Treating such data manually will need a lot of processing and the procedure will become so much time taking. Let’s check the prophet how much it is capable of dealing with such data.
Importing modules
from prophet import Prophet as ph
from prophet.plot import plot_plotly, plot_components_plotly
Here in the above, we can see that we have imported only two modules one is for modelling and the second one is for plotting the results from the model.
Initiating model
We can initiate a basic model using the object prophet. The toolkit provides the forecasting procedure into this object and then we can fit this using the .fit() command on any time series. One thing that is required by the prophet toolkit is it need a date-time column named as ds and the target variable named as ‘y’. Using the following line we can change the column name and fit the data into the model.
data = data.rename(columns={'Close': 'y'})
model = ph()
model.fit(data)
Output:
‘Here we can see some of the information about the modelling using prophet. In the above codes, we have called the object prophet using the model instance and on the model instance, we fit our data.
Making predictions
After initiating the model instance we are ready to make predictions but before generating the prediction we are required to make some dates of the future. Let’s see the tails of our imported data.
data.tail(10)
Output:
Here we can see that we have data till data 2022-03-14, we can make dates using the make_future_dataframe module of the toolkit.

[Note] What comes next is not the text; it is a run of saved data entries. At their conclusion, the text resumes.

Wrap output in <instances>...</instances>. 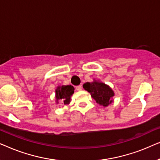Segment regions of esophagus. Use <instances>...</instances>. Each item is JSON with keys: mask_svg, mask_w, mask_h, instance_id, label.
<instances>
[{"mask_svg": "<svg viewBox=\"0 0 160 160\" xmlns=\"http://www.w3.org/2000/svg\"><path fill=\"white\" fill-rule=\"evenodd\" d=\"M76 90H77V91H81V90H82V87L81 86V85H78V86L76 87Z\"/></svg>", "mask_w": 160, "mask_h": 160, "instance_id": "34e87169", "label": "esophagus"}]
</instances>
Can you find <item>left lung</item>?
<instances>
[{"mask_svg": "<svg viewBox=\"0 0 160 160\" xmlns=\"http://www.w3.org/2000/svg\"><path fill=\"white\" fill-rule=\"evenodd\" d=\"M83 87L91 94L92 98L100 106L106 107L113 101L114 92L110 87L104 83L94 80L92 82L85 83Z\"/></svg>", "mask_w": 160, "mask_h": 160, "instance_id": "obj_1", "label": "left lung"}]
</instances>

future_dates = model.make_future_dataframe(periods=30)
future_dates.tail(10)
Output:
Here we have created dates for a whole month. Now, these blank dates require some values. Using the older data we can estimate them. This is what a time series modelling procedure does and here we are using the prophet toolkit for time series modelling.
We can utilize this toolkit for forecasting in the following way:
future = model.predict(future_dates)
Lets see how the predicted data is :
future[['ds', 'yhat', 'yhat_lower', 'yhat_upper']].tail(10)
Output:
Here we can see that the toolkit provided object predicts values in range here yhat is an exact prediction and yhat_lower and yhat_upper are the upper and lower range of the predictions.
Plotting prediction
We can also utilize modules from the prophet for plotting the predictions.
fig2 = model.plot(future)
Output:
In the above plot, we can see what the predictions are and also we can see that to make the prediction object has utilized an average from the older values, outliers are separated and predictions have a maintained seasonality.
Let’s segregate the predicted time series in its components that can provide us with more detailed information about the predictions.
fig3 = model.plot_components(future)
Output:
Here we can see the trend of the prediction and the yearly components shows the seasonality of the predictions and how the series is changing weakly.
We can also use prophet with plotly to generate interactive plots. For example, using the below lines of codes we can make an interactive plot of prediction with filters that are telling us reports in weekly, monthly, half-yearly, yearly, and whole-time series filters.
plot_plotly(model, future)
Output:
Here we can not post the interaction with the plot we can check this plot in this notebook. Here we have completed our procedure and see how we can generate predictions using the prophet toolkit with real-life data.
Final words
In this article, we have gone through the prophet toolkit, using this toolkit we can perform effective, efficient, and accurate time series modelling. We can see in the above all the things we performed required only one or two lines of code.